LATIHAN: Tuliskan ulang secara persis bagian artikel tentang setoran Freeport dan industri rokok, mulai dari "Bagi Kemenperin, Setoran" sampai dengan "(CNN Indonesia/Safir Makki)".

KUTIPAN:
────

Bagi Kemenperin, Setoran Freeport ke Negara Tak Ada Nilainya

Irene Inriana | CNN Indonesia
Rabu, 02 Des 2015 11:25 WIB
Freeport disebut hanya menyumbang penerimaan negara Rp 200 triliun sejak 1995-2014, sementara industri rokok menyumbang minimal Rp 100 triliun per tahun.
Presiden Direktur Freeport Indonesia Maroef Sjamsuddin. Freeport disebut hanya menyumbang penerimaan negara Rp 200 triliun sejak 1995-2014, sementara industri rokok menyumbang minimal Rp 100 triliun per tahun. (CNN Indonesia/Safir Makki)
Jakarta, CNN Indonesia -- Kementerian Perindustrian (Kemenperin) menilai setoran PT Freeport Indonesia berupa royalti dan pajak yang dibayarkan ke negara tidak ada nilainya jika dibandingkan dengan setoran cukai dan pajak yang dibayarkan industri hasil tembakau (IHT).

Direktur Industri Makanan, Minuman dan Tembakau Kemenperin Faiz Achmad mengatakan industri ini mampu menyumbang penerimaan bagi negara lebih dari Rp 100 triliun pada 2014. Dengan kontribusi sebesar ini, wajar jika industri ini meminta perlindungan dan perhatian dari pemerintah.

"Cukainya rokok ini naik 2009 lalu sebesar Rp 55,38 triliun, sekarang mencapai Rp 112,5 triliun pada 2014," ujar Faiz di Kementerian Pertanian, kemarin.

ADVERTISEMENT

SCROLL TO CONTINUE WITH CONTENT

Ia mengatakan, besarnya penerimaan negara dari IHT bahkan mampu mengalahkan setoran perusahaan tambang asal Amerika Serikat, Freeport.

"Bayangkan Freeport itu membanggakan diri dari 1995 sampai 2014 memberikan kontribusi kepada negara Rp 200 triliun. Saya bilang jangan bangga dulu, itu hanya dua tahun setoran dari industri rokok. Mengapa Freeport yang ada kandungan emasnya hanya Rp 200 triliun?” ungkapnya.

Karena itu, lanjut Faiz, pemerintah seharusnya memberikan perhatian yang lebih besar terhadap perkembangan IHT yang jelas-jelas memberikan keuntungan lebih besar bagi negara.

"Tahun 2015 ini akan naik, saya yakin tidak akan mati walaupun dinaikkan tarif cukainya. Saya yakin setorannya tidak akan turun walaupun realisasi produksi rokoknya sudah turun," tandas Faiz.

Ia menilai, jika pemerintah dalam hal ini Kementerian Keuangan dan Kementerian Kesehatan tidak mendukung IHT yang memproduksi sigaret kretek tangan maka warisan budaya Indonesia bisa hancur.

“Karena itu Kemenperin mati-matian meminta SKT tidak dinaikkan cukainya, biarkan disparitas membesar. Tetapi dengan SKT tidak dinaikkan, itu menjadi benteng terdepan untuk melawan impor rokok ilegal,” ujarnya.

────

Data hasil ekstraksi:
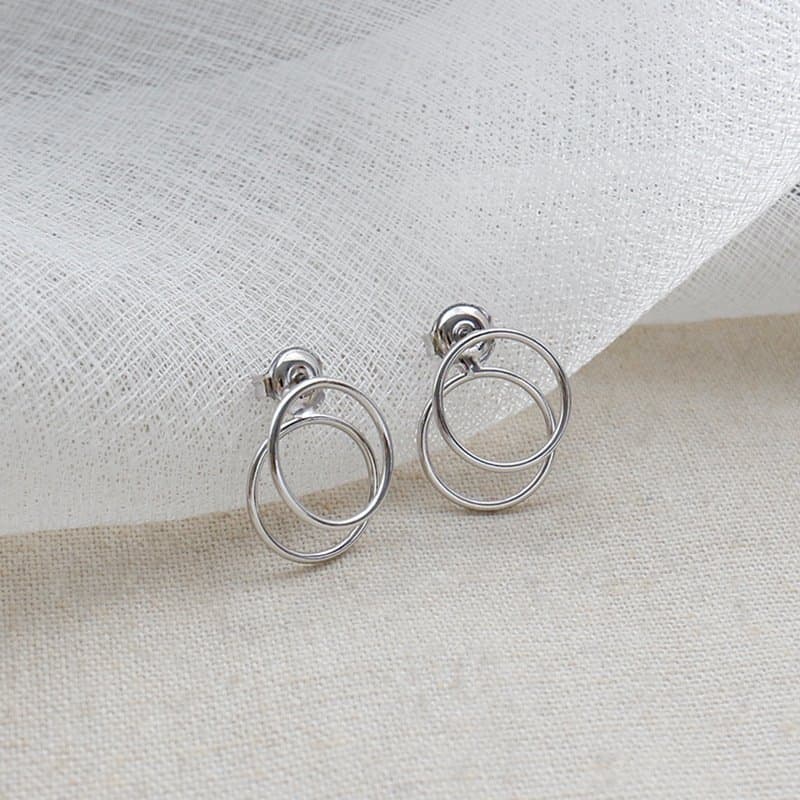 Geometric Two Circles 925 Sterling Silver Stud Earrings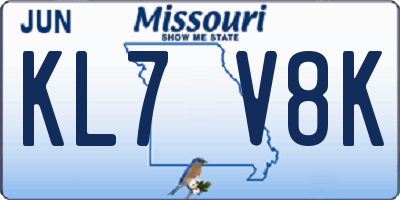 MO license plate KL7V8K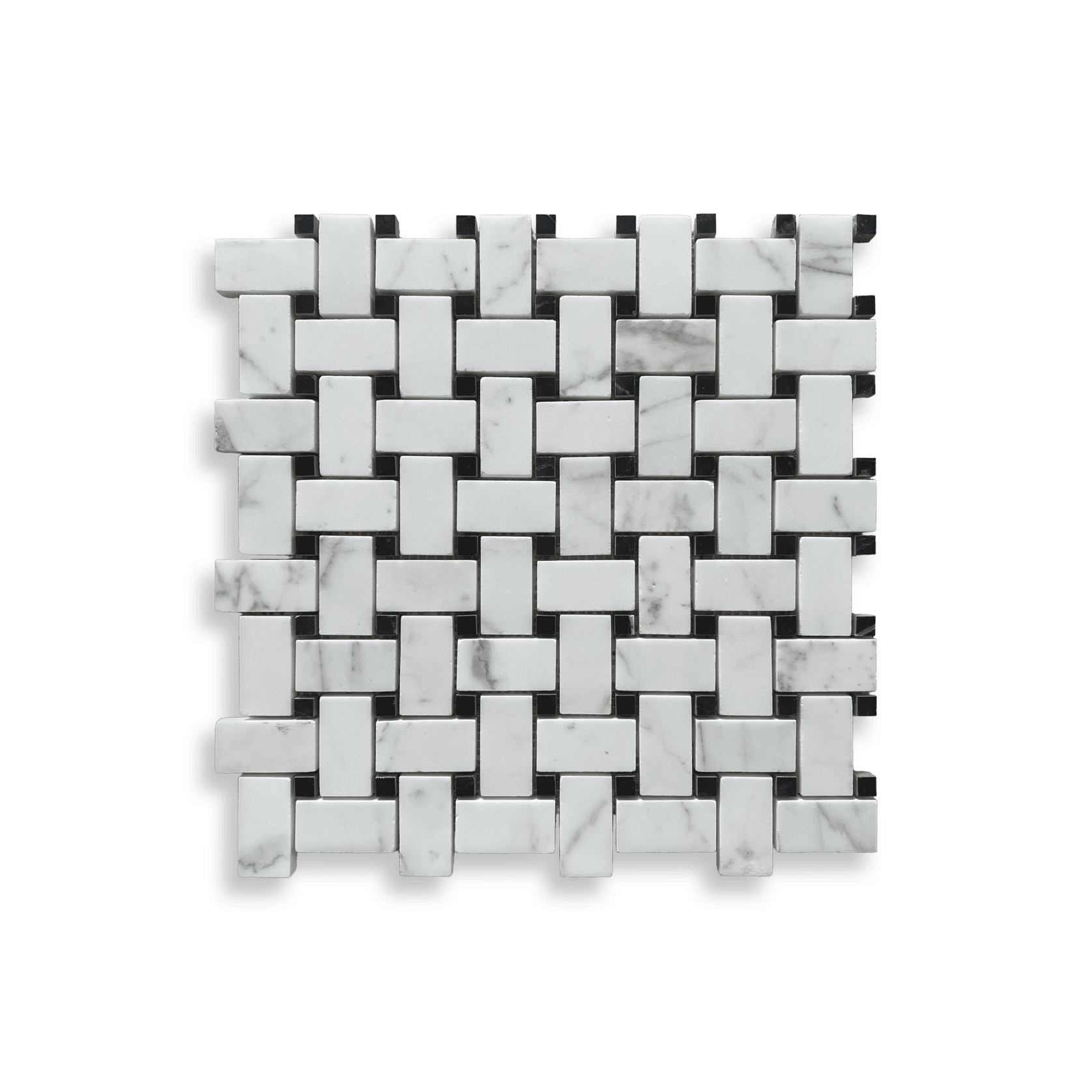 Basketweave, Calacatta/Nero Marquina Honed gallery detail image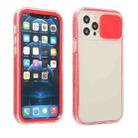 For iPhone 12 Pro Max Sliding Camera Cover Design Shockproof TPU Frame + Clear PC Case(Red) - 1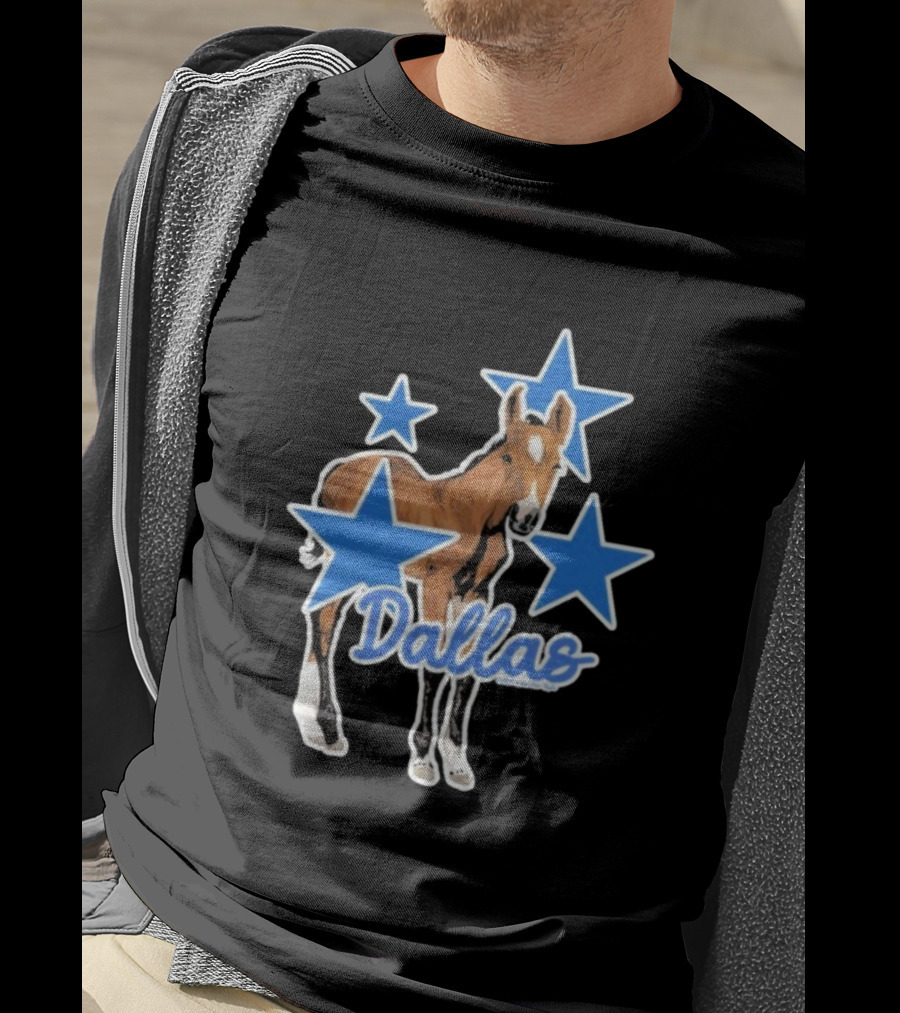 Dallas Horse With Blue Stars Iconic Design T-Shirt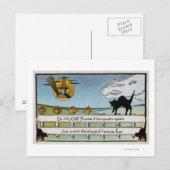 Halloween GreetingCat on Fence Briefkaart (Voorkant / Achterkant)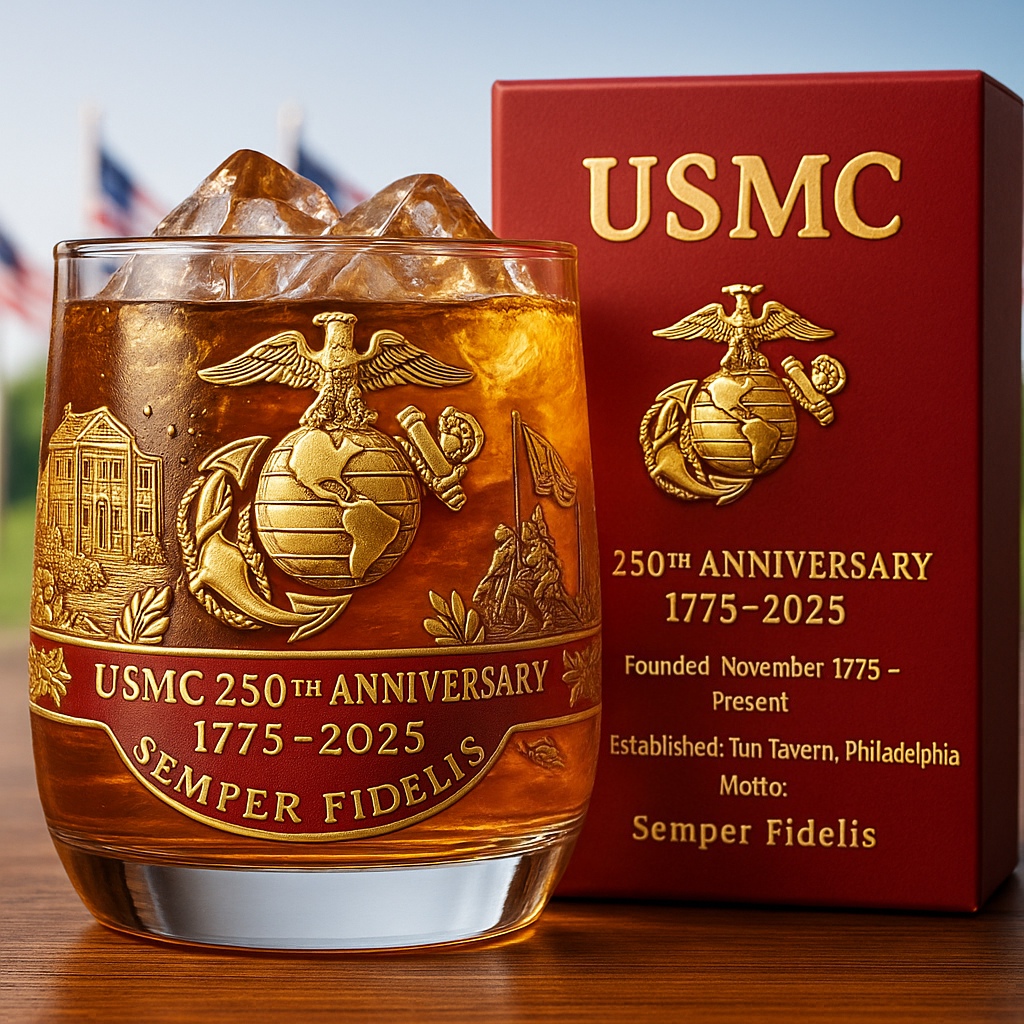 USMC 250th Anniversary Whiskey Glass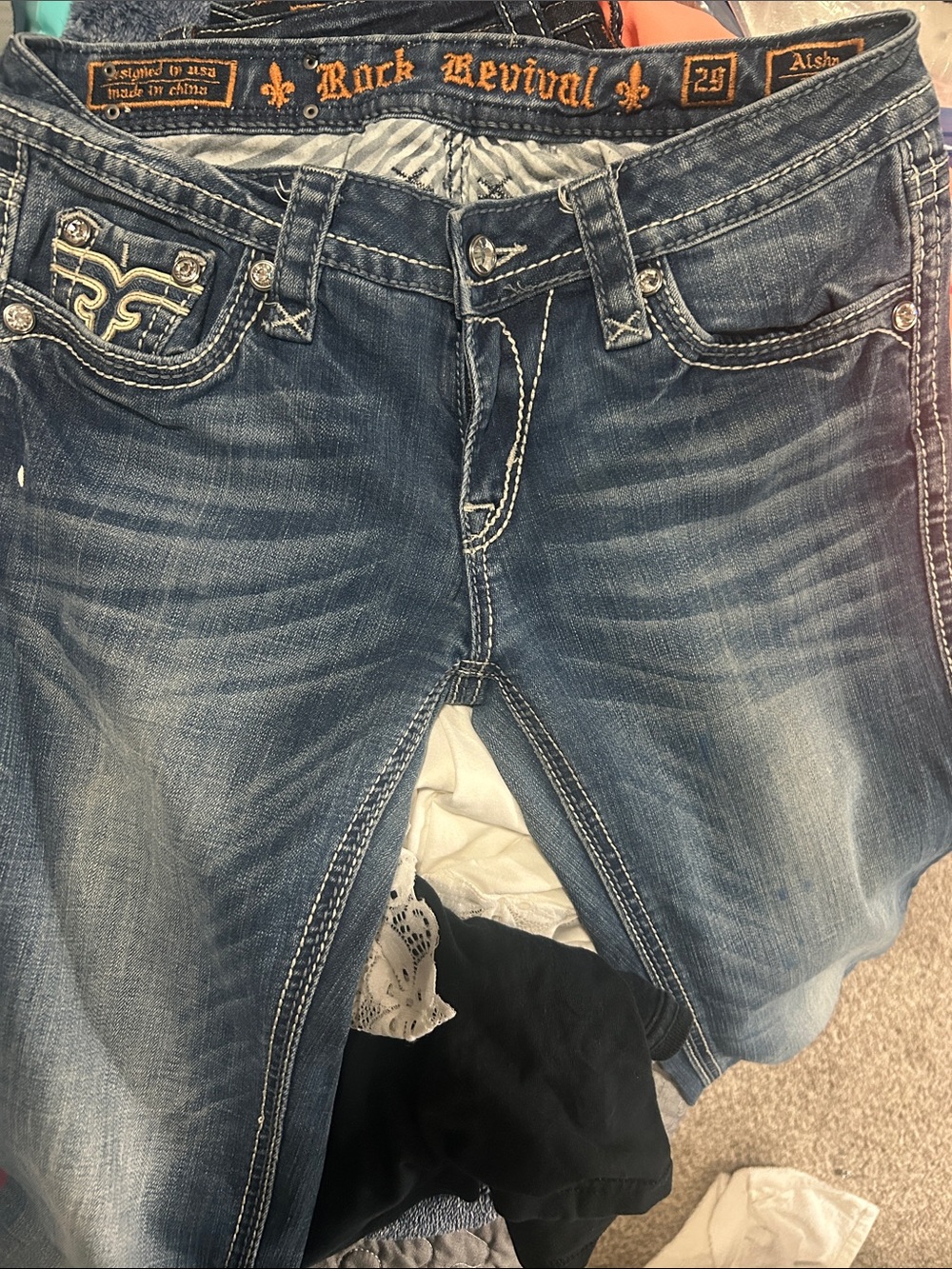 Rock Revival Women's Faded Blue Boot Cut Jeans Alisha Boot Size 29
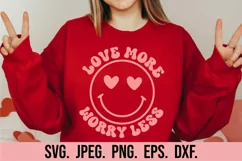 Love More Worry Less SVG - Retro Valentine's Day Smiley SVG Product Image 2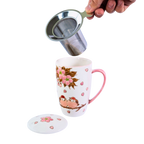 Mug with Stainless Steel Infuser | Twin Sparrows Sakura | 15 fl oz
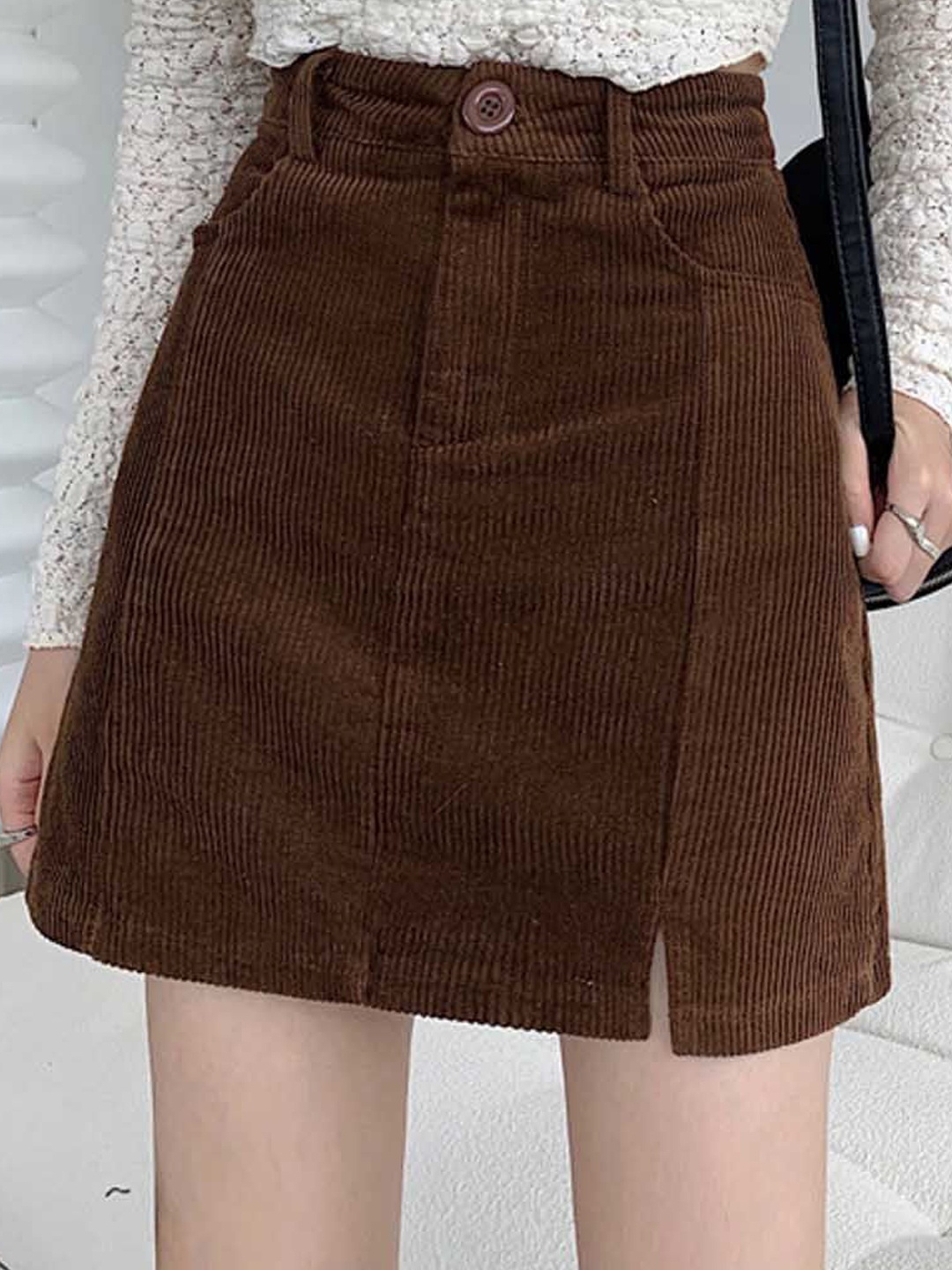 

StyleCast Straight Mini Skirt, Brown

────

PENYELESAIAN:
Bagi Kemenperin, Setoran Freeport ke Negara Tak Ada Nilainya

Irene Inriana | CNN Indonesia
Rabu, 02 Des 2015 11:25 WIB
Freeport disebut hanya menyumbang penerimaan negara Rp 200 triliun sejak 1995-2014, sementara industri rokok menyumbang minimal Rp 100 triliun per tahun.
Presiden Direktur Freeport Indonesia Maroef Sjamsuddin. Freeport disebut hanya menyumbang penerimaan negara Rp 200 triliun sejak 1995-2014, sementara industri rokok menyumbang minimal Rp 100 triliun per tahun. (CNN Indonesia/Safir Makki)